**** PASSAGE TO READ

The woman, named Calpeia by experts as an homage to the rock's classical name, is thought to have been between 30 and 40 years old when she died 7,500 years ago.
As reported by the Gibraltar Chronicle, Gibraltar’s Minister for Heritage, John Cortes, unveiled the sculpture, the creation of which was led and supervised by Gibraltar National Museum Conservator, Manuel Jaen.
The forensic reconstruction, local media reported, took the museum six months to complete, as they had to fill in the missing areas of Calpeia’s skull, which had been deformed post-burial.
According to a statement published by the Gibraltarian government, Harvard Medical School also advised on the details of the current reconstruction.
“We were able to extract DNA from the skull so we know a number of things. We know she was a female, we know she had features associated with dark hair, dark eyes,” said Clive Finlayson of the Gibraltar National Museum, adding that Calpeia’s skull, which was first discovered in the British territory’s Europa Point, has been dated to around 5,400 BC.
According to Finlayson, 10 percent of the woman’s genes were of Mesolithic hunter-gatherers, while 90 percent of it was of Anatolian or Turkish stock.
“I am not going to go into the ins and outs of Neanderthals being different species or not, but if the Neanderthal is a different lineage and Nana is the first female Neanderthal, I think what you are going to see today is truly a modern human,” he added.
Cortes, during the unveiling of the reconstruction, noted that Calpeia -- as did the rest of her Neolithic Gibraltarian brethren -- probably engaged in fishing and foraging during their time on the peninsula.
“I am told there was no agriculture in Gibraltar at that time. They were probably fishing, living off the sea, and living off the land,” Cortes explained.
Cortes, during the unveiling, also noted that much like the current crop of immigrants who have settled on the peninsula, it does not matter if Calpeia was actually born on Gibraltar.
“But she was in Gibraltar, a Gibraltarian, though whether she was born here or traveled here we will never know. But, so many of us born here or who traveled here consider ourselves Gibraltarian,” Cortes stated. (Related: Innate ingenuity: Ethiopian dig unearths ancient stone tools, some of the oldest ever discovered at more than 2.58 million years old.)
Also called the New Stone Age, the Neolithic Age is the point in human history in which the nomadic bands of early humans started building permanent agricultural settlements.
It is considered by experts to be the final stage of cultural evolution and technological development among early humans and is characterized by the appearance of polished stone tools and the domestication of certain plants such as rice, wheat, millet and barley and animals such as pigs, goats and cattle. This age also marked the appearance of crafts such as pottery and weaving.
According to experts, the Neolithic Age started around 12,000 years ago in the Fertile Crescent, a region of the Middle East where humans first took up agriculture.
Because it caused the transition to permanent agricultural and farming settlements, many experts consider the Neolithic Age -- and the changes it brought about -- as the catalyst that helped pave the way for modern civilization, with several scholars even noting that the age marks the world’s “first economic revolution.”
The Neolithic Age, as noted by experts, ended in Northern Europe at around 1700 BC and was preceded by the Bronze Age, the archaeological period in which early humans first experimented with metal tools.

********
**** INFORMATION PROVIDED

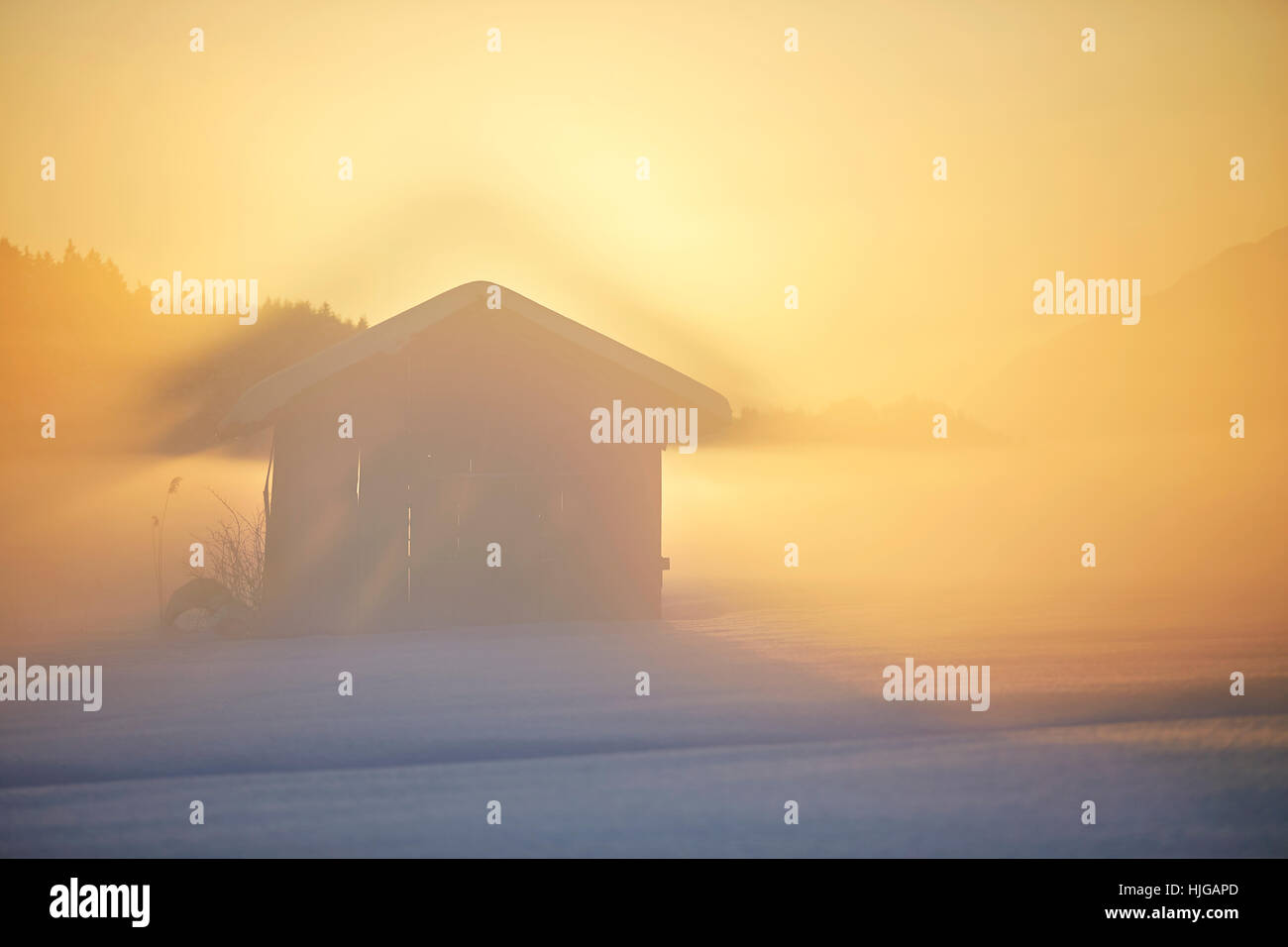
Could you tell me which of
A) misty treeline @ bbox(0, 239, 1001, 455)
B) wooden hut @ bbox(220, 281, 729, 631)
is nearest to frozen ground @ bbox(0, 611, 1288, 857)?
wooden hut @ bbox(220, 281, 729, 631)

********
**** INFORMATION PROVIDED

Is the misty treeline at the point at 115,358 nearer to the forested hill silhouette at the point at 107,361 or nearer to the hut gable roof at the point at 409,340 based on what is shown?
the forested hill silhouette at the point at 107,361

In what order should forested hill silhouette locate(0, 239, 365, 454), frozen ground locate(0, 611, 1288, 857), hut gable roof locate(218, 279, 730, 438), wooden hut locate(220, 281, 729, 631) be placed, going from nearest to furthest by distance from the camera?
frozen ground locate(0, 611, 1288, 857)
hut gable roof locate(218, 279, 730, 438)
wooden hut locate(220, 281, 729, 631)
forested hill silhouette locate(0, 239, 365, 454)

********

Rewrite the portion of the Calpeia reconstruction article that begins at "The forensic reconstruction, local" and ends after "been deformed post-burial.", changing "six months" to "nine months".

The forensic reconstruction, local media reported, took the museum nine months to complete, as they had to fill in the missing areas of Calpeia’s skull, which had been deformed post-burial.